R&D: ANVIL, In-Storage Accelerator for Name–Value Data Stores

ACM Digital Library has published, in ISCA ’25: Proceedings of the 52nd Annual International Symposium on Computer Architecture, an article written by Ryan Wong, Univ. of Illinois Urbana-Champaign, Urbana, IL, USA and Sandia National Laboratories, Albuquerque, NM, USA, Nikita Kim, Carnegie Mellon Univ., Pittsburgh, PA, USA, Aniket Das, Kevin Higgs, Univ. of Illinois Urbana-Champaign, Urbana, IL, USA, Engin Ipek, Micron, San Diego, CA, USA, Sapan Agarwal, Sandia National Laboratories, Livermore, CA, USA, Saugata Ghose, Univ. of Illinois Urbana-Champaign, Urbana, IL, USA, and Ben Feinberg, Sandia National Laboratories, Albuquerque, NM, USA.

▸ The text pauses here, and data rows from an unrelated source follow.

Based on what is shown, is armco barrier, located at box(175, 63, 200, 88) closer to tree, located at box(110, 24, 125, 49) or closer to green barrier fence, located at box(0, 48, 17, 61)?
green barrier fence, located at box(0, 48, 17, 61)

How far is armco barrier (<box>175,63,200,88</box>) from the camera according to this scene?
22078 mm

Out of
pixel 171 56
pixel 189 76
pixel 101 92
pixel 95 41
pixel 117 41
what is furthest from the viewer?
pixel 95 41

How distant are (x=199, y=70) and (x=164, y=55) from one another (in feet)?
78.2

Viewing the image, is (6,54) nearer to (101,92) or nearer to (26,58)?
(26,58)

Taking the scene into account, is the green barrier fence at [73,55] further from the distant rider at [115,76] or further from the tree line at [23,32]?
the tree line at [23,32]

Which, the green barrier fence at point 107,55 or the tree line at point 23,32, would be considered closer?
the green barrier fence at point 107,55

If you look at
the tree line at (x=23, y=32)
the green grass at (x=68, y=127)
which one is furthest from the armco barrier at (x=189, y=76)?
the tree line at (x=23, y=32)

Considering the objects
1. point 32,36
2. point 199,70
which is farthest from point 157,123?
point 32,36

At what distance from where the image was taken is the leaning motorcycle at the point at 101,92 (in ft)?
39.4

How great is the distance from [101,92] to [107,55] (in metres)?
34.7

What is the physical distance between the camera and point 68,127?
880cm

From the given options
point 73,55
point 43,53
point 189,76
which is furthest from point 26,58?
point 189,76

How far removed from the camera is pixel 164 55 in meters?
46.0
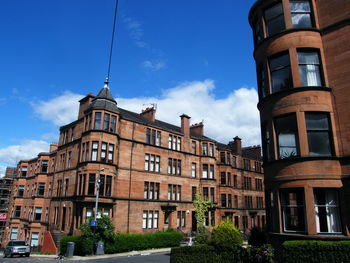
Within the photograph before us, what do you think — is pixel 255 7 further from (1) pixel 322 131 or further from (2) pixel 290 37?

Abstract: “Name–value pairs (NVPs) are a widely-used abstraction to organize data in millions of applications. At a high level, an NVP associates a name (e.g., array index, key, hash) with each value in a collection of data. Specific NVP data store formats can vary widely, ranging from simple arrays/dictionaries and lookup tables to key–value stores and data mining workloads. Despite their importance, existing optimizations for NVPs are limited to only a single data store format, as the broad definition of NVPs allows for significant heterogeneity in encoding and implementation.“

“We propose ANVIL, the first end-to-end system that allows programmers to broadly accelerate most formats of NVPs. With a conventional solid-state drive (SSD), large-scale NVP lookups can saturate both external and internal SSD bandwidth, as every NVP in the data store needs to be sent back to the host CPU to check for a matching name. ANVIL makes use of in-storage processing to avoid reading out any data for names that do not match, by performing name match checks directly inside the SSD’s NAND flash chips. We demonstrate that ANVIL can substantially reduce disk I/O, reduce metadata overheads, and provide speedups of 4.0 ×, 25 ×, and 14.6% over a conventional SSD, for three different NVP workloads (database transactions, analytics, and graph processing).“